Does the volume change under the tensile or compressive stress?

This confusion arise because my teacher says that volume does not change under tensile/compressive stress within the elastic limit of the material ( consider metal here). But as far as I can see via applying Poisson's ratio it does ( otherwise lateral strain would be proportional to square root of longitudinal strain). So does the volume chaneg under tensile stress ? What might be the molecular basis of such?

I defined a quantity (cause it was simple to calculate) $$\frac {\Delta A}{A}$$ and then found that

via **Poisson's ratio

$$\frac {\Delta A}{A} = \alpha \epsilon _{lon}( \alpha \epsilon _{lon} +2)$$

whereas the one derived via assuming the volume to be constant (i.e., $$AL = A_0 L_0$$) was $$\frac {\Delta A}{A} = \frac {\epsilon _{lon}}{\epsilon _{lon} +1}$$

Here $$\alpha = \frac {\epsilon_{lat}}{\epsilon_{lon}}$$

• If the length changes under compression for a bar then will the diameter increase? Nov 23 '19 at 16:41
• @Solar yes it will (Poisson's ratio)
──────────────────────────────
# Requests
• A. In the thread on volume change under stress, what does the teacher say happens to volume under tensile or compressive stress within the elastic limit?
• B. Put the thread's title sentence, "Does the volume change under the tensile or compressive stress?", into Spanish.

# Extracted material
──────────────────────────────
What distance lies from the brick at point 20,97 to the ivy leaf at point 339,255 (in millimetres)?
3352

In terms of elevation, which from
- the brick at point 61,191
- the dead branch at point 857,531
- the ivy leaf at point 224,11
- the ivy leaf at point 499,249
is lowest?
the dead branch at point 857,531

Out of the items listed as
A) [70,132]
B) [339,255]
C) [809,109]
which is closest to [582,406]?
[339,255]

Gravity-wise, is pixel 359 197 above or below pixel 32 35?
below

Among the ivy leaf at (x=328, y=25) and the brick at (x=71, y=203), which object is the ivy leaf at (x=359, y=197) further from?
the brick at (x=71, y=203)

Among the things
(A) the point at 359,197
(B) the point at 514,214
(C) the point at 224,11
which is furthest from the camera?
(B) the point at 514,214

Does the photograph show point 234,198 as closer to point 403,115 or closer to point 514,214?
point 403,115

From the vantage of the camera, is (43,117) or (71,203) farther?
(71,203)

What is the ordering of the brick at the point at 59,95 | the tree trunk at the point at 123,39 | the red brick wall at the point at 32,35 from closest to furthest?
──────────────────────────────
# Solutions below
• A. The teacher says the volume does not change.

• B. ¿Cambia el volumen bajo el esfuerzo de tracción o de compresión?